Given exercise 1: In the passage on counting Esperanto speakers, how many regular, fluent users did Edmund Grimley-Evans estimate?

Culbert's survey, which apparently is the source of the 2 million figure I
see regularly quoted, contrasts with Andrew Large's figure of 50,000. Of
course they may be measuring different degrees of ability: Large's figure is
the number of "organised (sic; I reproduce Large's spelling) and effective"
speakers of E-o. But Edmund Grimley-Evans, hardly antagonistic to E-o, gave
me figures of 1 million for those with SOME knowledge of the language and
100,000 for those who use it regularly and fluently. 

I might say that the task is much harder than to determine the number of speak-
ers of a geographically-based language. If one wants to know the number of
speakers of Hungarian, say, you start with the population of Hungary, add an
estimate of the number of Hungarian speakers outside Hungary and subtract an
estimate of the number of Hungarians who do not speak the language. The latter
two are going to be rather small, so even if the estimates are off by 50 to
75%, the effect on the total number of Hungarian speakers is going to be
minor. For English it is rather more complicated, because you need to consider
the UK, USA, Canada (excluding Quebec province), Australia, New Zealand, ad
a few other smaller countries as your base. But for Esperanto there is no
comparable procedure. Unlike other languages, very few native speakers exist
(a dozen? a hundred?) so one has to base one's estimate on a way of determin-
ing how well people, originally speakers of other languages, have learned it.

Stored data:
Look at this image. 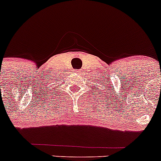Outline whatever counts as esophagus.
<instances>
[{"label":"esophagus","instance_id":"esophagus-1","mask_svg":"<svg viewBox=\"0 0 161 161\" xmlns=\"http://www.w3.org/2000/svg\"><path fill=\"white\" fill-rule=\"evenodd\" d=\"M75 74L81 75V74H82V70H75Z\"/></svg>","mask_w":161,"mask_h":161}]
</instances>
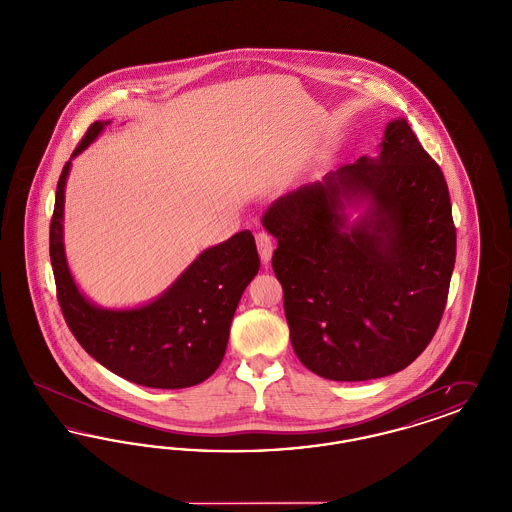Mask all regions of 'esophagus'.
<instances>
[{"instance_id":"34e87169","label":"esophagus","mask_w":512,"mask_h":512,"mask_svg":"<svg viewBox=\"0 0 512 512\" xmlns=\"http://www.w3.org/2000/svg\"><path fill=\"white\" fill-rule=\"evenodd\" d=\"M255 242H257V249H259V255H261V261L268 263L270 257H272V249H274V240L268 232H257L255 234Z\"/></svg>"}]
</instances>
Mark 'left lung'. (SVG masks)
Returning <instances> with one entry per match:
<instances>
[{
    "instance_id": "left-lung-1",
    "label": "left lung",
    "mask_w": 512,
    "mask_h": 512,
    "mask_svg": "<svg viewBox=\"0 0 512 512\" xmlns=\"http://www.w3.org/2000/svg\"><path fill=\"white\" fill-rule=\"evenodd\" d=\"M340 194L370 196L347 233ZM272 270L297 359L322 378L363 382L403 370L445 311L457 255L447 182L405 119L390 122L376 159L361 157L270 205Z\"/></svg>"
}]
</instances>
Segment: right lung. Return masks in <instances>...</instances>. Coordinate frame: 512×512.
I'll return each instance as SVG.
<instances>
[{
    "instance_id": "add662e5",
    "label": "right lung",
    "mask_w": 512,
    "mask_h": 512,
    "mask_svg": "<svg viewBox=\"0 0 512 512\" xmlns=\"http://www.w3.org/2000/svg\"><path fill=\"white\" fill-rule=\"evenodd\" d=\"M107 122H94L73 151L96 140ZM71 161L57 182L49 222V259L57 301L69 330L99 365L128 382L157 390L190 388L207 380L224 357L230 322L259 270L249 230L203 251L167 292L130 311L94 307L78 292L63 251V199Z\"/></svg>"
}]
</instances>
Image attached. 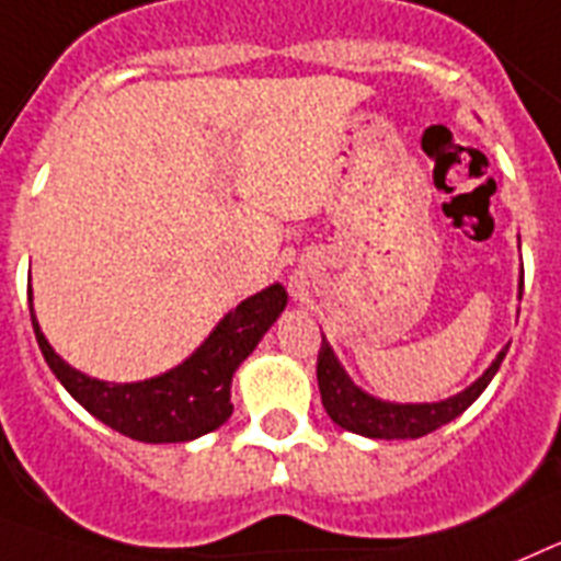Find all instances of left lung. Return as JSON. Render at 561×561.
Here are the masks:
<instances>
[{"instance_id": "1", "label": "left lung", "mask_w": 561, "mask_h": 561, "mask_svg": "<svg viewBox=\"0 0 561 561\" xmlns=\"http://www.w3.org/2000/svg\"><path fill=\"white\" fill-rule=\"evenodd\" d=\"M519 299H523V276H519ZM505 353H508V344L496 353L489 369L457 396L432 403H396L369 396L367 389L358 387L347 375V369L341 367L330 341L321 335L316 378H319L321 403L328 409L330 421L339 423L341 428L355 432V435L375 437V440H415V437L428 435V432L460 417L477 398L483 396V389L489 387L500 364H503Z\"/></svg>"}]
</instances>
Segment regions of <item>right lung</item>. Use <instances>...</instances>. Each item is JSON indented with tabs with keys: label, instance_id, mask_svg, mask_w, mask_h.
I'll use <instances>...</instances> for the list:
<instances>
[{
	"label": "right lung",
	"instance_id": "right-lung-1",
	"mask_svg": "<svg viewBox=\"0 0 561 561\" xmlns=\"http://www.w3.org/2000/svg\"><path fill=\"white\" fill-rule=\"evenodd\" d=\"M27 301L33 333L47 367L90 415L140 443H188L220 428L231 417L233 373L256 350L262 335L274 328L287 305V290L274 282L260 294L248 296L217 321V328L186 362L154 378L126 383L99 381L70 367L38 328L33 290H27Z\"/></svg>",
	"mask_w": 561,
	"mask_h": 561
}]
</instances>
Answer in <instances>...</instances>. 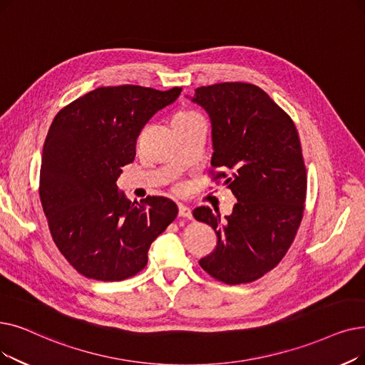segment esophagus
Segmentation results:
<instances>
[{
	"label": "esophagus",
	"mask_w": 365,
	"mask_h": 365,
	"mask_svg": "<svg viewBox=\"0 0 365 365\" xmlns=\"http://www.w3.org/2000/svg\"><path fill=\"white\" fill-rule=\"evenodd\" d=\"M179 216H180V217H187V219H191V217H192V210L189 209L187 205L179 204Z\"/></svg>",
	"instance_id": "1"
}]
</instances>
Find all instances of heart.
I'll use <instances>...</instances> for the list:
<instances>
[{
    "label": "heart",
    "instance_id": "heart-1",
    "mask_svg": "<svg viewBox=\"0 0 365 365\" xmlns=\"http://www.w3.org/2000/svg\"><path fill=\"white\" fill-rule=\"evenodd\" d=\"M194 118H200L192 110H180L176 115H174L173 120H187V119H194Z\"/></svg>",
    "mask_w": 365,
    "mask_h": 365
}]
</instances>
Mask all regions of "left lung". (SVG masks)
Masks as SVG:
<instances>
[{"mask_svg":"<svg viewBox=\"0 0 365 365\" xmlns=\"http://www.w3.org/2000/svg\"><path fill=\"white\" fill-rule=\"evenodd\" d=\"M212 120L213 172L237 198L220 220L209 207L194 217L210 225L216 247L198 262L227 284L258 280L287 255L304 213L307 173L295 123L258 86L224 82L195 89L192 98Z\"/></svg>","mask_w":365,"mask_h":365,"instance_id":"1","label":"left lung"}]
</instances>
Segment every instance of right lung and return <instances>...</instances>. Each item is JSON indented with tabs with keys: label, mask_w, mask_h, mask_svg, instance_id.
<instances>
[{
	"label": "right lung",
	"mask_w": 365,
	"mask_h": 365,
	"mask_svg": "<svg viewBox=\"0 0 365 365\" xmlns=\"http://www.w3.org/2000/svg\"><path fill=\"white\" fill-rule=\"evenodd\" d=\"M180 92L104 86L55 116L43 148L40 201L56 247L82 276L103 282L135 276L148 264L152 242L176 219L174 201L133 202L116 180L120 167L134 161L148 120Z\"/></svg>",
	"instance_id": "right-lung-1"
}]
</instances>
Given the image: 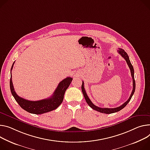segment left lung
<instances>
[{
	"label": "left lung",
	"instance_id": "obj_1",
	"mask_svg": "<svg viewBox=\"0 0 150 150\" xmlns=\"http://www.w3.org/2000/svg\"><path fill=\"white\" fill-rule=\"evenodd\" d=\"M118 53L120 54V55L123 57L129 68H130V72H131V75H132V79H133V90H132V93L130 94V96L129 98V99L126 102H125L123 104L121 105L120 106H118V107H117V108H100V107H98L96 105H94L92 102L90 100V99H89V98L88 97L87 94L86 93V91L85 90V88H84V82L83 81V84H82V86H81V90H82V91H83V95L84 96V98L87 103V104L92 108L94 110H96L99 112H101V113H105V114H112V113H114V112H117L118 111H120V110H121L122 109H123L127 105V103L130 102L132 96L133 95L134 93V91H135V81H134V69H133V66L131 64V62L129 60V57L127 55V54L126 53V52H125V51L123 50V49H121V48H118Z\"/></svg>",
	"mask_w": 150,
	"mask_h": 150
}]
</instances>
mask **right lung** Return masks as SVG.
Masks as SVG:
<instances>
[{
  "label": "right lung",
  "instance_id": "1",
  "mask_svg": "<svg viewBox=\"0 0 150 150\" xmlns=\"http://www.w3.org/2000/svg\"><path fill=\"white\" fill-rule=\"evenodd\" d=\"M13 64L14 63L11 67V71L12 69ZM72 80L71 77H67L62 80L50 98L37 101H31L23 99L17 94L13 88L11 72L10 89L12 96L23 110L32 114H42L56 110L60 106L63 102L64 93L71 83Z\"/></svg>",
  "mask_w": 150,
  "mask_h": 150
}]
</instances>
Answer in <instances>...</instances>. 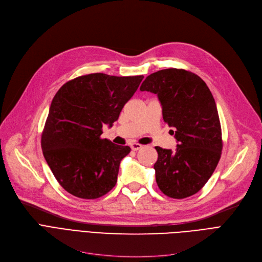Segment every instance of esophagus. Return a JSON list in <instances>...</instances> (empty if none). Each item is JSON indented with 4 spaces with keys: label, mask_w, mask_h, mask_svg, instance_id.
Masks as SVG:
<instances>
[{
    "label": "esophagus",
    "mask_w": 262,
    "mask_h": 262,
    "mask_svg": "<svg viewBox=\"0 0 262 262\" xmlns=\"http://www.w3.org/2000/svg\"><path fill=\"white\" fill-rule=\"evenodd\" d=\"M130 147H132L133 150H138V149H140L142 147V145L139 144V143H132Z\"/></svg>",
    "instance_id": "obj_1"
}]
</instances>
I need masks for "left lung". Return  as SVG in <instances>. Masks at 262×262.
Segmentation results:
<instances>
[{"label": "left lung", "instance_id": "obj_1", "mask_svg": "<svg viewBox=\"0 0 262 262\" xmlns=\"http://www.w3.org/2000/svg\"><path fill=\"white\" fill-rule=\"evenodd\" d=\"M141 91L157 94L163 121L177 140L175 152L155 146L156 183L163 194L185 199L199 192L214 172L222 154V130L213 96L206 82L183 69L148 75Z\"/></svg>", "mask_w": 262, "mask_h": 262}]
</instances>
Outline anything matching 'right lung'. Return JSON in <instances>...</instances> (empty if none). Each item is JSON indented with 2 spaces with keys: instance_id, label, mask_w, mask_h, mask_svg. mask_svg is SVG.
<instances>
[{
  "instance_id": "add662e5",
  "label": "right lung",
  "mask_w": 262,
  "mask_h": 262,
  "mask_svg": "<svg viewBox=\"0 0 262 262\" xmlns=\"http://www.w3.org/2000/svg\"><path fill=\"white\" fill-rule=\"evenodd\" d=\"M142 79L92 73L67 81L55 94L41 147L55 178L70 194L94 200L116 186L120 162L130 147L102 139V127L119 119Z\"/></svg>"
}]
</instances>
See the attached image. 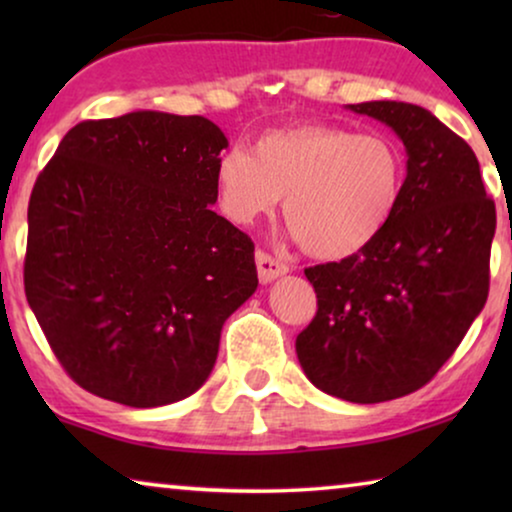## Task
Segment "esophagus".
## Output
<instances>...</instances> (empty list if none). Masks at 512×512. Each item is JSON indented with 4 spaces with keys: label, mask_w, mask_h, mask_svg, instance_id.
<instances>
[{
    "label": "esophagus",
    "mask_w": 512,
    "mask_h": 512,
    "mask_svg": "<svg viewBox=\"0 0 512 512\" xmlns=\"http://www.w3.org/2000/svg\"><path fill=\"white\" fill-rule=\"evenodd\" d=\"M256 268H258V279H261V284H270L272 279L282 277L289 272V265L279 261L275 256H270L268 251H256Z\"/></svg>",
    "instance_id": "obj_1"
}]
</instances>
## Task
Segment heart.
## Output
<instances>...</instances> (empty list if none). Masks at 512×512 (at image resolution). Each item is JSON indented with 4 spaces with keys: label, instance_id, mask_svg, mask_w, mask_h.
<instances>
[{
    "label": "heart",
    "instance_id": "1",
    "mask_svg": "<svg viewBox=\"0 0 512 512\" xmlns=\"http://www.w3.org/2000/svg\"><path fill=\"white\" fill-rule=\"evenodd\" d=\"M216 195L237 226L275 212L307 254L338 261L359 254L387 228L403 195L405 156L382 132L305 123L230 149L216 163Z\"/></svg>",
    "mask_w": 512,
    "mask_h": 512
}]
</instances>
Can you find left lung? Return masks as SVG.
I'll list each match as a JSON object with an SVG mask.
<instances>
[{
  "mask_svg": "<svg viewBox=\"0 0 512 512\" xmlns=\"http://www.w3.org/2000/svg\"><path fill=\"white\" fill-rule=\"evenodd\" d=\"M349 109L401 137L408 174L366 249L305 270L317 314L296 352L317 389L382 403L422 389L485 307L496 207L471 146L431 111L391 100Z\"/></svg>",
  "mask_w": 512,
  "mask_h": 512,
  "instance_id": "8db88e82",
  "label": "left lung"
}]
</instances>
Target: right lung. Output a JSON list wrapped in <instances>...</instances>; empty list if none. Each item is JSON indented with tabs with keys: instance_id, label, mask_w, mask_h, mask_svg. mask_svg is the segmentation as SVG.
Returning a JSON list of instances; mask_svg holds the SVG:
<instances>
[{
	"instance_id": "add662e5",
	"label": "right lung",
	"mask_w": 512,
	"mask_h": 512,
	"mask_svg": "<svg viewBox=\"0 0 512 512\" xmlns=\"http://www.w3.org/2000/svg\"><path fill=\"white\" fill-rule=\"evenodd\" d=\"M226 146L202 116L132 111L74 125L37 177L25 296L90 394L158 408L212 373L258 286L251 237L209 207Z\"/></svg>"
}]
</instances>
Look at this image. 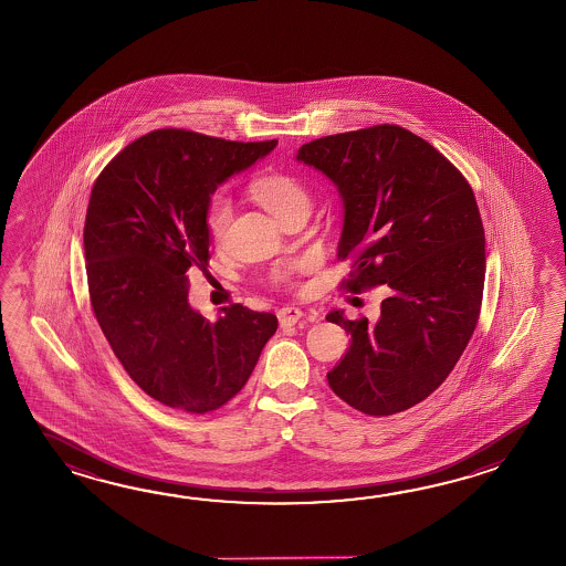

Given exercise 2: Copy the records word for word, from the line with "Can you find left lung? Return masks as SVG." through the end of the records, and leave the pictures out.

Final answer 1: 100,000

Final answer 2:
Can you find left lung? Return masks as SVG.
I'll list each match as a JSON object with an SVG mask.
<instances>
[{
  "mask_svg": "<svg viewBox=\"0 0 512 512\" xmlns=\"http://www.w3.org/2000/svg\"><path fill=\"white\" fill-rule=\"evenodd\" d=\"M349 109L401 137L408 174L366 249L305 270L317 314L296 352L317 389L382 403L422 389L485 307L496 207L471 146L431 111L391 100Z\"/></svg>",
  "mask_w": 512,
  "mask_h": 512,
  "instance_id": "8db88e82",
  "label": "left lung"
}]
</instances>
Target: right lung. Output a JSON list wrapped in <instances>...</instances>; empty list if none. Each item is JSON indented with tabs with keys: instance_id, label, mask_w, mask_h, mask_svg. mask_svg is the segmentation as SVG.
Returning a JSON list of instances; mask_svg holds the SVG:
<instances>
[{
	"instance_id": "add662e5",
	"label": "right lung",
	"mask_w": 512,
	"mask_h": 512,
	"mask_svg": "<svg viewBox=\"0 0 512 512\" xmlns=\"http://www.w3.org/2000/svg\"><path fill=\"white\" fill-rule=\"evenodd\" d=\"M226 146L202 116L132 111L74 125L37 177L25 296L90 394L158 408L212 373L258 286L251 237L209 207Z\"/></svg>"
}]
</instances>
Look at this image. 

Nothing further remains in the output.